Core Concept: Quantum sensors probe uncharted territories, from Earth’s crust to the human brain

Stephen Battersby

The quantum realm is often portrayed as weird and nebulous, far removed from our everyday world. Subatomic particles can be in many places at once or linked across vast distances by the intimate connection known as entanglement. But researchers are now using this quantum fuzziness to forge a new set of practical tools.

In this entanglement-assisted magnetometer, lenses, and other optical devices steer a laser beam to the small glass cell filled with cesium vapor, and a photodetector above records the effect of magnetic fields on light emitted by the cesium atoms. Image credit: Ola J. Joensen (Niels Bohr Institute, Copenhagen, Denmark).

Although quantum computers gain the most headlines, a quieter revolution in the world of sensors may be just as profound. Quantum states, such as the spin of an electron, have a peculiar delicacy that is being exploited to detect tiny variations in gravity and magnetism, opening up a range of applications that could give us a clearer view of the world beneath our feet and provide deep insights into our own biology.

This has become possible thanks to continuing advances in components such as lasers and cooling systems that allow researchers and engineers to manipulate the quantum states of atoms and measure how they are affected by their environment. “We are at this sweet spot where we have quantum systems under sufficient control,” says Kai Bongs, who leads the Quantum Sensors and Metrology Hub (1), a collaboration between academics and industry centered at the University of Birmingham in the United Kingdom.

Some of the large vacuum systems and magnetic traps now used to hold cold atoms are being replaced with chip-scale devices, while researchers are developing compact, low-power lasers that could make quantum sensors much more accessible. “The early devices are still clumsy, but now we can start iterating down to make them smaller, cheaper, easier to use, and more robust,” says Bongs.

Ground States

Universities and companies around the world are harnessing the intricacies of quantum mechanics for many tasks, such as navigation using quantum gyroscopes, but the two biggest targets at the moment are magnetic and gravitational fields.

The big payoff for quantum gravity sensors is picking up the subtle signals of buried infrastructure. “Whenever you break ground, the first thing you come across is buried hazards — foundations, pipes, and so on,” says Nicole Metje, a professor of civil engineering at the University of Birmingham. Digging holes to find these obstacles can be enormously time consuming, so it would be much more efficient to peer through the ground and identify what lies beneath. Ground-penetrating radar and probes that measure the electrical conductivity of the ground already offer a limited subterranean view, but they struggle to spot small, deeply buried objects: a water-filled pipe with a 1-meter diameter would be undetectable at more than 5 meters down, for example. Electrically conducting soil, such as wet clay, also blocks many of these methods.

Gravity is immune to such shielding effects. Mass generates gravity, so any cavity or object with a lower density than its surroundings will result in a minuscule decrease in the local force of gravity.

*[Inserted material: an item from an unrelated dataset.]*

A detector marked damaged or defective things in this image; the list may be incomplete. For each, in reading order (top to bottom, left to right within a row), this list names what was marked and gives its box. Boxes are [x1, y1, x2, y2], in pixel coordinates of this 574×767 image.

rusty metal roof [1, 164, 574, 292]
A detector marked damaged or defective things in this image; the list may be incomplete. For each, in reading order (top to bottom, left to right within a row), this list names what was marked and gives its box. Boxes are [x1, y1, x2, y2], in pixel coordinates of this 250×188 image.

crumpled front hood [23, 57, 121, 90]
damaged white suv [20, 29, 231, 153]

Existing gravimeters are based on a small mass hanging from a spring, and ground vibrations can muddle their readings. Surveyors rarely use this technique because it can take several minutes to cancel out these vibrations for each measurement.

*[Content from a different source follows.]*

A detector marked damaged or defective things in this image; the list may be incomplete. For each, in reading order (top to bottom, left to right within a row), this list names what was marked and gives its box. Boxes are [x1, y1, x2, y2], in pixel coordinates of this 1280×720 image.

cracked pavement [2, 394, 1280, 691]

The quantum gravimeters being developed at the University of Birmingham should be able to do much better. They use lasers and magnetic fields to trap and move a cloud of cold rubidium atoms inside a vacuum chamber. According to quantum mechanics, each atom is described by a wavefunction — an oscillating mathematical function that determines the probability of finding the atom in a given position and state. To make a gravity measurement, a laser first puts each atom into a hybrid quantum state known as a superposition, which allows it to simultaneously have slightly lower and higher energies. Then the laser gives the cloud a kick so that the higher-energy half of the wavefunction moves up from the low-energy half by a few centimeters. Another kick then moves the two halves back together again so that the wavefunctions overlap and interfere with one another, like two converging sets of ocean waves.

The gravitational potential energy of each cloud affects its wavefunction, so the cloud that spent more time higher up has oscillated less than the one that lingered below. When they recombine and interfere, this skews the ratio of the two energy states. Measuring that ratio with a laser beam reveals the strength of gravity (2).

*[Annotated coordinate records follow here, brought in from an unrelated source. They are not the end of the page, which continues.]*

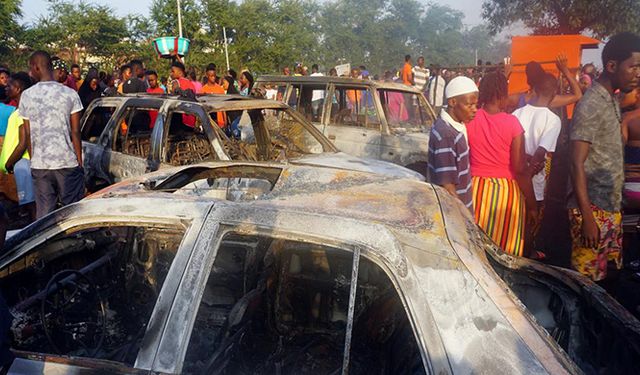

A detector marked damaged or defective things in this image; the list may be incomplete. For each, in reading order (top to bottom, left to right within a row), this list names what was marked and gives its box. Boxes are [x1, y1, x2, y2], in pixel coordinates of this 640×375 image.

destroyed automobile [79, 94, 420, 191]
burned car [80, 94, 420, 191]
charred vehicle [80, 94, 422, 191]
charred vehicle [255, 77, 436, 177]
destroyed automobile [255, 77, 436, 177]
burned car [258, 77, 438, 176]
damaged car frame [0, 165, 636, 375]
destroyed automobile [2, 163, 636, 374]
burned car [2, 163, 636, 374]
charred vehicle [1, 165, 640, 375]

“The beauty of quantum technology is that we are far from its physical limits.”

— Kai Bongs

Instruments known as gradiometers perform these measurements with two separate clouds at different heights to find the gradient in the gravitational field. This allows the instrument to cut out the effects of vibrations, so it can make measurements in seconds instead of minutes.

The big challenge has been getting these quantum systems to work outside the lab in uncontrolled environments, says Bongs. But the University of Birmingham team successfully field-tested a prototype gradiometer called Gravity Imager in 2018, and a more sensitive version is on the way. This should be able to spot a water-filled pipe buried twice as deep as any existing technology could manage. The team also hopes to mount a smaller version of the device on a drone.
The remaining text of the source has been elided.